**EXERCISE DESCRIPTION**: The response must be made up of the lines in the entries below that contain "Iglesias".

**EXCERPTED RECORDS**:
--*--
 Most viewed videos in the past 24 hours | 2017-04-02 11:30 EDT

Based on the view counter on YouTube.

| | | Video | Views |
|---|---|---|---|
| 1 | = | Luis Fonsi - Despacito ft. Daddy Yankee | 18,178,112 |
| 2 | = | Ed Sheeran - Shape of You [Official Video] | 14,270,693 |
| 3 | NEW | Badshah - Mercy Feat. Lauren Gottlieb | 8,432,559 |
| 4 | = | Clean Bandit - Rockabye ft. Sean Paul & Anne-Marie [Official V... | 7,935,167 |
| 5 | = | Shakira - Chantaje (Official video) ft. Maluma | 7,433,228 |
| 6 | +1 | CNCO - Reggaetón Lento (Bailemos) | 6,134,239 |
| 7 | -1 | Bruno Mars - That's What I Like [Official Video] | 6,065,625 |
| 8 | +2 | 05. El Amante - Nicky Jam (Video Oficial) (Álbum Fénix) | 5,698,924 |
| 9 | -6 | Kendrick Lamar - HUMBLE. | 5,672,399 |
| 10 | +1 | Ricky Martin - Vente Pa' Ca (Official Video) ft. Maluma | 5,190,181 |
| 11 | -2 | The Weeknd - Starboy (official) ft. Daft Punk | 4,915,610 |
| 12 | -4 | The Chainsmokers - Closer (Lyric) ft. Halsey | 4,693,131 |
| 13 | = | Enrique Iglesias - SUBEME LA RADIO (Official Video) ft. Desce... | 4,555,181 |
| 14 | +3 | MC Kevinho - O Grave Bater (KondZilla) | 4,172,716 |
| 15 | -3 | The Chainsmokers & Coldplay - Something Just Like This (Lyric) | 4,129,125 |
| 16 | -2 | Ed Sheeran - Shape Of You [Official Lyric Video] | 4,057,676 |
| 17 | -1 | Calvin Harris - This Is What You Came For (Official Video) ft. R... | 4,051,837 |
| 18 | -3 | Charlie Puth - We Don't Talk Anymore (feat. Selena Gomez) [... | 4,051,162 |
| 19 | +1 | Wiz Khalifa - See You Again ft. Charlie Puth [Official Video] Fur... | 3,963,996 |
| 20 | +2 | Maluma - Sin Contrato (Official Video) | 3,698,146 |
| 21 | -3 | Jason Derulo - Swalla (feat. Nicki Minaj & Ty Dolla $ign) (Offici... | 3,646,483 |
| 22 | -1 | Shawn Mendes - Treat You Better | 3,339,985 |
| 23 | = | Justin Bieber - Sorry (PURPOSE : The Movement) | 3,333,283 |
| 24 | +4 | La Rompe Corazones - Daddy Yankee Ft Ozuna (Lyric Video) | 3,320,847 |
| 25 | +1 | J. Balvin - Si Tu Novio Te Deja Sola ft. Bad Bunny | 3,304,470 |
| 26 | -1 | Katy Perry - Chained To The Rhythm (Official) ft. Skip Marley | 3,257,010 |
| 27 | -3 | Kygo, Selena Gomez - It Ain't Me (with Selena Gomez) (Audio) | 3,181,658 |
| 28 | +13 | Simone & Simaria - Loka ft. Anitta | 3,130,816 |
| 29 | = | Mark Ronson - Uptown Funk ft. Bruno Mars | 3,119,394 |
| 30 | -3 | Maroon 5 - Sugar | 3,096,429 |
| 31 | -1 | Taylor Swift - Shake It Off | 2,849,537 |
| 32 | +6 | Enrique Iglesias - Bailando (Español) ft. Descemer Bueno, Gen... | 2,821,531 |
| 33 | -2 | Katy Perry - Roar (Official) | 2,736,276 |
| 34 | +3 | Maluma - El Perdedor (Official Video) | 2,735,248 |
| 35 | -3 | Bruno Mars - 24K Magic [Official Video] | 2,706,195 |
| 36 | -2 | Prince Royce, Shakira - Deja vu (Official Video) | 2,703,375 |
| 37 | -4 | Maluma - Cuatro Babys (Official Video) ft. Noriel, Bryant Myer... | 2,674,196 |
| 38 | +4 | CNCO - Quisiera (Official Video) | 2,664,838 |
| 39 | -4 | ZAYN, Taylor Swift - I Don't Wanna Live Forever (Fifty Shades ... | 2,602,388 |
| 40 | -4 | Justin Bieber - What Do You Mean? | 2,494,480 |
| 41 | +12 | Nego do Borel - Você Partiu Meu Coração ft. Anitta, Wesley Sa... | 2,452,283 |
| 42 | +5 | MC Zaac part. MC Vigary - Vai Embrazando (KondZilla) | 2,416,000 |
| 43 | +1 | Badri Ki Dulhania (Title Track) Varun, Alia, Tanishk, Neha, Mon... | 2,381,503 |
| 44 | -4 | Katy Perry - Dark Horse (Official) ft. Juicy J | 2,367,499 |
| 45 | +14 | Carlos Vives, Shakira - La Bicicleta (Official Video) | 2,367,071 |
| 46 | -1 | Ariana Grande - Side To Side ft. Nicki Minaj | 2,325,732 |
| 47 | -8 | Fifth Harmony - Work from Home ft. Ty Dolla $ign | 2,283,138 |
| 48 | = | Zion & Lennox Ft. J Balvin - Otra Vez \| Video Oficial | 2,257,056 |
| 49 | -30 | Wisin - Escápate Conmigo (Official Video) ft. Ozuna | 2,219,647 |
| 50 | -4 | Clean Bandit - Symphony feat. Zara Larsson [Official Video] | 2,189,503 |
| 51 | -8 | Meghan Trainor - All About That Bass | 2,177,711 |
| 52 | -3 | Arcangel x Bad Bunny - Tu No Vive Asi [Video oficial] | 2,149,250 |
--*--
**SOLVED PROBLEM**:
| 13 | = | Enrique Iglesias - SUBEME LA RADIO (Official Video) ft. Desce... | 4,555,181 |
| 32 | +6 | Enrique Iglesias - Bailando (Español) ft. Descemer Bueno, Gen... | 2,821,531 |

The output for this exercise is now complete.